• _Tasks to carry out_
(1) According to the Montana senior care article, how many rural nursing homes in the state closed in 2022?
(2) Please write the next few paragraphs of the Montana senior care article, picking up after Mitchell's final quote.
----- Excerpt -----
Now, his care needs far exceeded what the shelter was able to provide.


“Those calls vary in severity and emergency and sometimes, you know, those scenarios are really heartbreaking,” Mitchell said. “He needed support systems that really aren’t available.”


The shortage of services extend beyond HRDC’s funding limitations and range from from senior and long-term care, behavioral health support and dementia care.


Since the closure of Bridger Rehab and Care Center in August 2022, there are limited options for people with physically debilitating injuries like a TBI.


In 2022, 11 rural nursing homes closed throughout Montana, and the remaining facilities are unable to care for people with substance use disorders or severe mental illness.


Limited funding from state Medicaid, the public insurance for low income residents, has also failed to adequately cover the cost of delivering services. As a result, providers often lose huge amounts of money when treating Medicaid patients.


The massive loss in revenue led nursing home and assisted living administrators to limit the number of Medicaid patients they’ll accept, favoring private paying customers instead.


They’re also poorly equipped and lack the resources to care for patients with high needs such as dementia, substance use disorder, mental illness or obesity, according to previous reporting by The Gazette.


As an alternative to institutionalized, long-term care, Gov. Greg Gianforte has encouraged elderly Montanans to age in their homes, perhaps with the help of family caregivers. But when an unhoused individual ages, there is nowhere to go or any family to help.


“(Aging at home) is what we all hope for, but it doesn’t necessarily mean it’s available for everybody and every income and economic state,” Mitchell said, adding that moving ailing family members into a setting with a family caregiver can actually be the catalyst for homelessness.


Mitchell has heard from seniors who moved in with a son or daughter only for their relationship to breakdown.


“They haven’t had a realistic conversation of what (family caregiving) is going to look like…when the truth is it’s really challenging. On more than one occasion we’ve gotten those calls about the relationship fracturing and now that person is looking for a different living situation or support system,” Mitchell said.
----- The data -----
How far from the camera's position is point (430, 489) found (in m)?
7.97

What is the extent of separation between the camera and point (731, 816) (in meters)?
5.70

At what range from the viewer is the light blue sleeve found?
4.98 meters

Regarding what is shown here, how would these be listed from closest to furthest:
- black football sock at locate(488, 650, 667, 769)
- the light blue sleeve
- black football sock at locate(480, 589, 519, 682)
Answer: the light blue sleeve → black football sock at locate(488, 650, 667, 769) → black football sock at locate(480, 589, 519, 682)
-----
----- The data -----
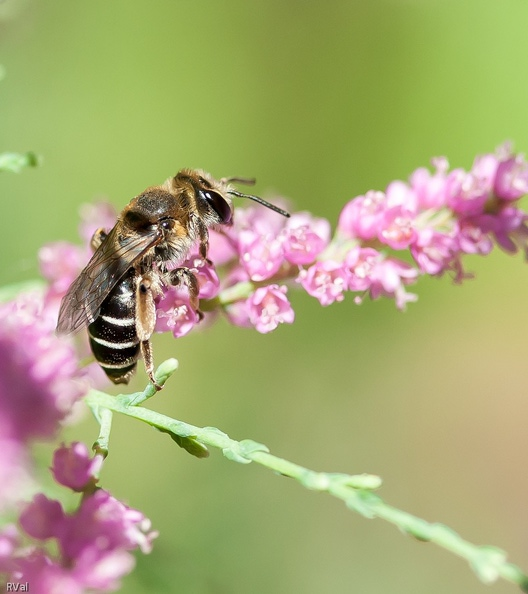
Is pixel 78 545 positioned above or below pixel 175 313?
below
-----
----- The data -----
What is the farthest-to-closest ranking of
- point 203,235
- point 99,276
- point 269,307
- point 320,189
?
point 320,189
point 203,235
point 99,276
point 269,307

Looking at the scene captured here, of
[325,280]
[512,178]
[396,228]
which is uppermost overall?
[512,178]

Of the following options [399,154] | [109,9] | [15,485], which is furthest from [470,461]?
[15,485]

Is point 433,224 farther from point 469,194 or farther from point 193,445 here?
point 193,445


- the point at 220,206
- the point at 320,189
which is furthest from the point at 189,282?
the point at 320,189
-----
• _Answers for each item_
(1) Eleven rural nursing homes closed in Montana in 2022.

(2)
Education is needed

A disturbing uptick in violence against unhoused people has erupted in Kalispell. In June, a 19 year old man was charged with deliberate

homicide after beating a 60-year-old homeless man to death.


A series of city ordinances has made it difficult for homeless individuals to exist in public places such as a ban on panhandling and carrying excessive personal belongings.


Locals have even pointed to the shelters, saying that because there are services offered in the community more unhoused people are moving to Kalispell.


But statewide data collection systems used to track where people access services across the state show that there are very few out-of-state people using Montana’s social services, according to Chris Sage, the HMIS lead for the state.


There is movement between Montana’s metropolitan areas located along Interstate-90, particularly Bozeman, Butte and Missoula.


The Kalispell and Whitefish areas, however, are off the beaten path. Sage said there is some movement of unhoused people in and out of the area, but most of the population has lived there for a long time.


O’Neill said that the housing market and the effects from the pandemic are largely to blame for the recent increase.


“There’s no low-income housing here and they’re not building any,” said O’Neill.


O’Neill used to see just a couple of newly unhoused 80-year-olds in a year, but now he sees two or three a month. Any housing that is cropping up in the area costs far more than what seniors can afford.


Some of those living with mental illness in Kalispell’s shelters were housed before the pandemic. But when social workers could no longer visit with their clients to help them stay on top of medications and mental health support, the symptoms of chronic illnesses started to flare, sending them back out onto the streets.


“The tide keeps rising, and we’re not doing anything to get ahead of it,” O’Neill said. “Education is key, but we have yet to accomplish very much.”